Motor control during sleep
Mammalian sleep is not a homogenous state, and different variables have traditionally been used to distinguish different periods during sleep. Of these variables, eye movement is one of the most paradigmatic, and has been used to differentiate between the so-called rapid eye movement (REM) and non-REM (NREM) sleep periods. Despite this, eye movements during sleep are poorly understood, and the behaviour of the oculomotor system remains almost unknown.
During last years, in collaboration with PhD. Miguel Escudero (University of Seville, Spain), I have tried to characterize the behavior of the oculomotor systems during spontaneous and pharmacologically induced sleep.

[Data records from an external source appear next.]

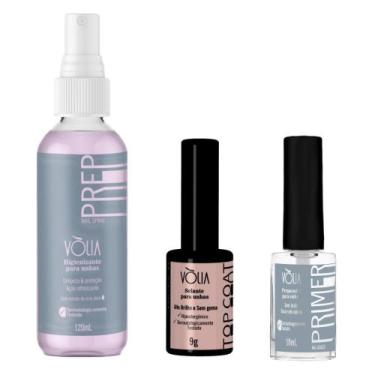 Imagem de Kit volia top coat 10ml + prep spray 120ml + primer 10ml - Genérico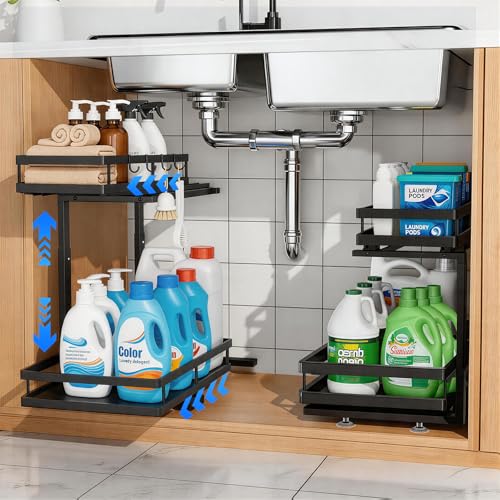 2-Tier Metal L-Shaped Pull-Out Under Sink Organizer, | All Products - Image 2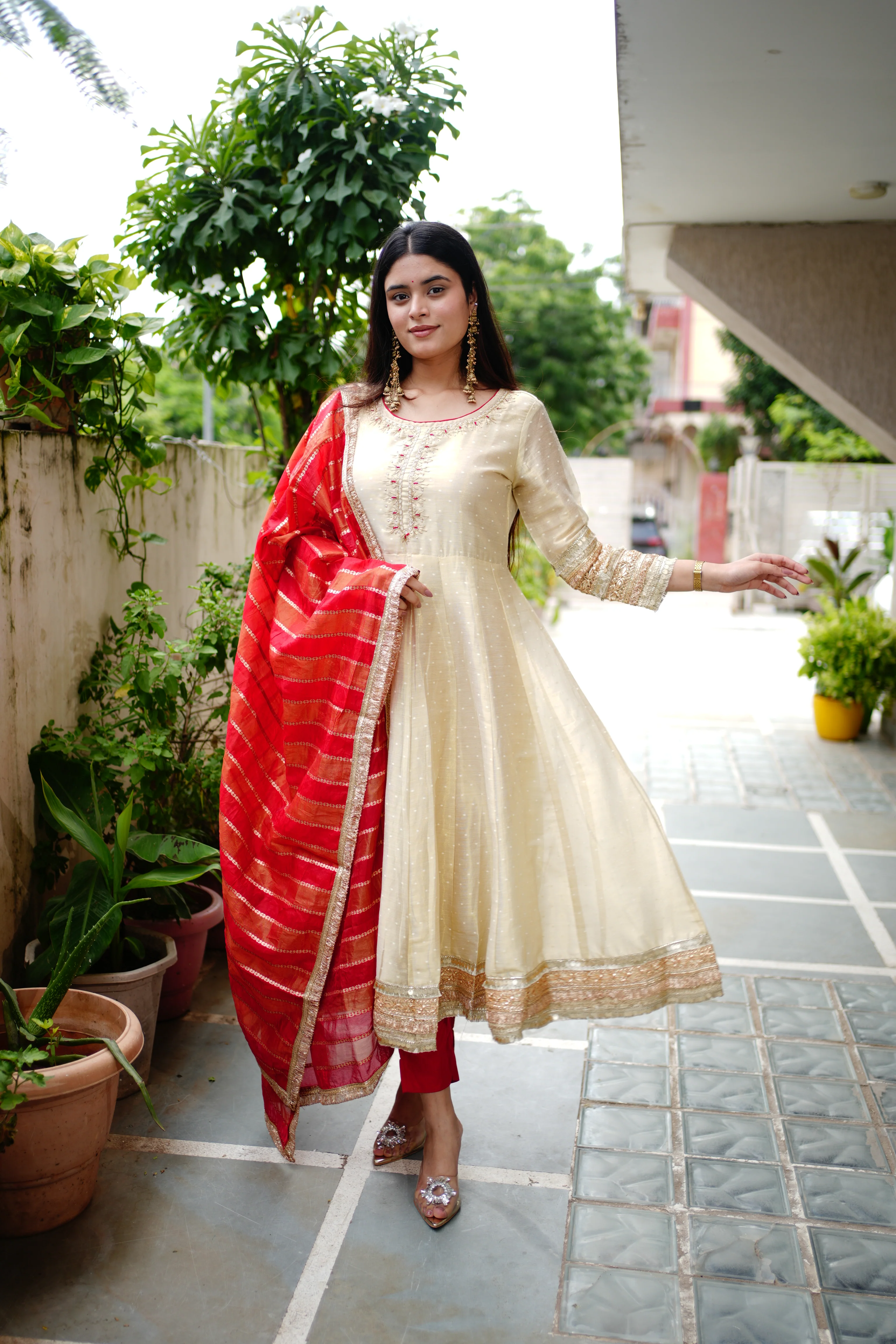 Lavina Flared Chanderi Embroidered Pant Set
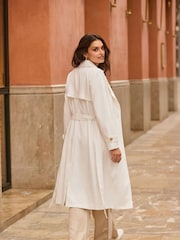 Sosandar Cream Longline Belted Trench Coat - Image 4 of 5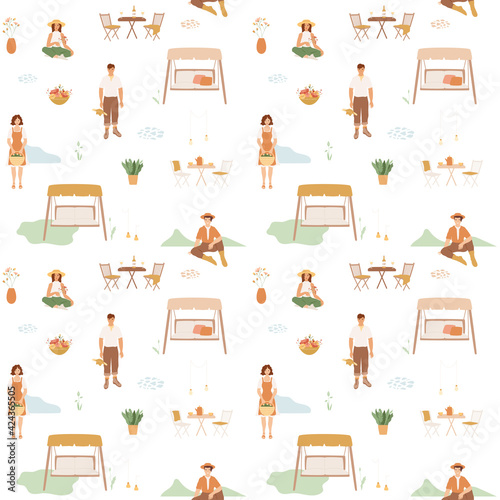 Beautiful people resting on the farm. Countryside vector illustration, seamless pattern. Cozy courtyards with garden furniture, swings, lanterns, flowers. Wine on the table, a day off in nature.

Thanks to a precise description of eye movements (Márquez-Ruiz and Escudero, 2008 J Physiol-London) and the behavior of extraocular motoneurons (Escudero and Márquez-Ruiz, 2008 J Physiol-London) during the wake–sleep cycle, we showed that the oculomotor system is controlled by tonic and phasic signals that fully explain eye movements during sleep. Tonic inhibition and a complex pattern of bilateral activation–inhibition of extraocular motoneurons are responsible for the exclusive characteristics of rapid eye movements during sleep.
In addition, we demonstrated in recent papers that microinjection of carbachol in the nucleus reticularis pontis oralis (NRPO) seems to activate the structures responsible for the exclusive oculomotor behavior observed during REM sleep, validating this pharmacological model and enabling a more efficient exploration of phasic and tonic phenomena underlying eye movements during REM sleep (Márquez-Ruiz and Escudero, 2009 SLEEP). In contrast, the cholinergic activation of the nucleus reticularis pontis oralis (NRPC) induces oculomotor phenomena that are somewhat similar to those described during REM sleep (Márquez-Ruiz and Escudero, 2010 SLEEP). The precise comparison of the dynamics and timing of the eye movements induced by NRPC activation further suggests that a temporal organization of both NRPCs is needed to reproduce the complexity of the oculomotor behavior during REM sleep.